Chemical dissolution and in vitro reconstruction of sponge cell adhesions : I. Isolation and functional demonstration of the components involved

Abstract

The purpose of this work was to study the mechanism of cell adhesion using aggregation of dissociated sponge cells as the experimental system. A method of chemical dissociation was developed for marine sponges using cold calcium- and magnesium-free sea water. The viable, single cells resulting from this dissociation were able to aggregate and develop into functional sponges. Rotation-mediated aggregation was used to study various aspects of the aggregation of sponge cells. Using these techniques, a specific requirement for the divalent cations calcium and magnesium was established for sponge cell adhesion. Low temperature was found to inhibit adhesion of chemically dissociated cells even when the divalent cations were added back to the cells. Mechanically dissociated cells aggregated rapidly at low temperatures. This difference was shown to be due to a factor released into the supernatant during chemical dissociation of sponge tissue.
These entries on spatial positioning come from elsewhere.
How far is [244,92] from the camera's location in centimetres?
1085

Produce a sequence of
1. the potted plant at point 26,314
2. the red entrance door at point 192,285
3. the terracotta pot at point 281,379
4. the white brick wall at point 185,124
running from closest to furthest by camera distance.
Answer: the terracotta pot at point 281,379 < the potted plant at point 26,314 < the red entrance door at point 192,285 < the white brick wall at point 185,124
When this factor was added back to the chemically dissociated cells along with divalent cations, they adhered rapidly at low temperatures. This factor was species specific, causing adhesion only of cells from the same species. These results were interpreted to indicate that the sponge cell adhesion was composed of three basic components: the cell surface, divalent cations, and an intercellular material. These components had been separated during chemical dissociation and were capable of spontaneously and species specifically reassembling themselves to rerorm an apparently normal cell adhesion. The implications of these results for models of cell adhesion are discussed.